** EXERCISE DETAILS **
Render the listing from the line containing "Of all snake" through the line containing "the man's hand at [155,467] <" as a JSON array of strings, one string per line, with blank lines omitted. Include no other lines.

** RECORDS PROVIDED **
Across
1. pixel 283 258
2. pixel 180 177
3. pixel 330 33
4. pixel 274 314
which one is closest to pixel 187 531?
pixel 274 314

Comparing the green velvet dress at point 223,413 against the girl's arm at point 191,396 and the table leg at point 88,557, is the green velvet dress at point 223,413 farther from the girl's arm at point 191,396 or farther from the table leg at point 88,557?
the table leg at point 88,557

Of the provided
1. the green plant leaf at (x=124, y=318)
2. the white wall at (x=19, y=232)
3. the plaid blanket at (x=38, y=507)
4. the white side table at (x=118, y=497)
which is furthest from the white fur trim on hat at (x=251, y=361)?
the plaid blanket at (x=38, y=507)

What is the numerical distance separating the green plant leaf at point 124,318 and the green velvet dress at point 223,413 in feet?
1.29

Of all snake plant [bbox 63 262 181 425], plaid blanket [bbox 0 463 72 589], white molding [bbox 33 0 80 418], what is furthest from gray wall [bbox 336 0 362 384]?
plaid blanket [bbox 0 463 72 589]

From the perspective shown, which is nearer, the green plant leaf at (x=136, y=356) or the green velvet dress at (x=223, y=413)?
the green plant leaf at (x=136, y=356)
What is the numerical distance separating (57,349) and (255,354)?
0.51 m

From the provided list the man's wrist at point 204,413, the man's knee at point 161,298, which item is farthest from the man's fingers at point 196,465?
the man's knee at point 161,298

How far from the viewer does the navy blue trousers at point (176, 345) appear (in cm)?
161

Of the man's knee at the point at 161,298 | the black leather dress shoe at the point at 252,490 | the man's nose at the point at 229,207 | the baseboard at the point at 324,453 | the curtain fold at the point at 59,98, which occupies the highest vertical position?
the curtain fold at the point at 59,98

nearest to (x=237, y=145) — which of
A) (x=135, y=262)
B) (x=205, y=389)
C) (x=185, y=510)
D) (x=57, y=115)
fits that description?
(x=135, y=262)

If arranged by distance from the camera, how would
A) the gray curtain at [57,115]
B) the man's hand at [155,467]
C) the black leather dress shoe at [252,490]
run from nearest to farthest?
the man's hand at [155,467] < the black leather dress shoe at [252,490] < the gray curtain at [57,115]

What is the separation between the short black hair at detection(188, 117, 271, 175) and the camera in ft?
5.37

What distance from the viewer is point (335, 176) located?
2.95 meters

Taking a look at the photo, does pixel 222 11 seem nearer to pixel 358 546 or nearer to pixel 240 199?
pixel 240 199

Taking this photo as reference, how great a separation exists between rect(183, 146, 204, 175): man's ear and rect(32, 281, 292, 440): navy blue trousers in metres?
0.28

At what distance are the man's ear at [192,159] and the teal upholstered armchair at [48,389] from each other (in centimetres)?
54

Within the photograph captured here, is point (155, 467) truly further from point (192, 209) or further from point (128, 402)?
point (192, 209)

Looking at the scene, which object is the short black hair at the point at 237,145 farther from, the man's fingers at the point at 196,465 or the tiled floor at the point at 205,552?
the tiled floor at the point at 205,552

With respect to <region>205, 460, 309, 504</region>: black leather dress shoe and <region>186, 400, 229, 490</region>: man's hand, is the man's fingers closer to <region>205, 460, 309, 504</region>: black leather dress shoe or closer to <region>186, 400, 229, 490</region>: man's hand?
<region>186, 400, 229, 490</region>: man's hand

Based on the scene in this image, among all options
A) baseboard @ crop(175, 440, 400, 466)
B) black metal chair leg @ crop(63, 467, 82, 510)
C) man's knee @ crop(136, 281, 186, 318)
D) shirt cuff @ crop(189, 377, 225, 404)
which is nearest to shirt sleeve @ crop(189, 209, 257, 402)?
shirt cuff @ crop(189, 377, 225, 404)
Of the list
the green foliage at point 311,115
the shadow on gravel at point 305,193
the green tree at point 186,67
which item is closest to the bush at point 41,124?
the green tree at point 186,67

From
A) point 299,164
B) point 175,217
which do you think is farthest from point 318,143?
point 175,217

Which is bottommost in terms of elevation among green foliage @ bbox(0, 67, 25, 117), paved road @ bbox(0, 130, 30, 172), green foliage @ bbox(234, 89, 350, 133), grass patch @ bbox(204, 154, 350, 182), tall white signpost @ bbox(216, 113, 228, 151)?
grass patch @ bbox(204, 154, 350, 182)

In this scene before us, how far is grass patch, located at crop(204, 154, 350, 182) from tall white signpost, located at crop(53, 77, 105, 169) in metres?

** CORRECT OUTPUT **
[
  "Of all snake plant [bbox 63 262 181 425], plaid blanket [bbox 0 463 72 589], white molding [bbox 33 0 80 418], what is furthest from gray wall [bbox 336 0 362 384]?",
  "plaid blanket [bbox 0 463 72 589]",
  "From the perspective shown, which is nearer, the green plant leaf at (x=136, y=356) or the green velvet dress at (x=223, y=413)?",
  "the green plant leaf at (x=136, y=356)",
  "What is the numerical distance separating (57,349) and (255,354)?",
  "0.51 m",
  "From the provided list the man's wrist at point 204,413, the man's knee at point 161,298, which item is farthest from the man's fingers at point 196,465?",
  "the man's knee at point 161,298",
  "How far from the viewer does the navy blue trousers at point (176, 345) appear (in cm)?",
  "161",
  "Of the man's knee at the point at 161,298 | the black leather dress shoe at the point at 252,490 | the man's nose at the point at 229,207 | the baseboard at the point at 324,453 | the curtain fold at the point at 59,98, which occupies the highest vertical position?",
  "the curtain fold at the point at 59,98",
  "nearest to (x=237, y=145) — which of",
  "A) (x=135, y=262)",
  "B) (x=205, y=389)",
  "C) (x=185, y=510)",
  "D) (x=57, y=115)",
  "fits that description?",
  "(x=135, y=262)",
  "If arranged by distance from the camera, how would",
  "A) the gray curtain at [57,115]",
  "B) the man's hand at [155,467]",
  "C) the black leather dress shoe at [252,490]",
  "run from nearest to farthest?",
  "the man's hand at [155,467] < the black leather dress shoe at [252,490] < the gray curtain at [57,115]"
]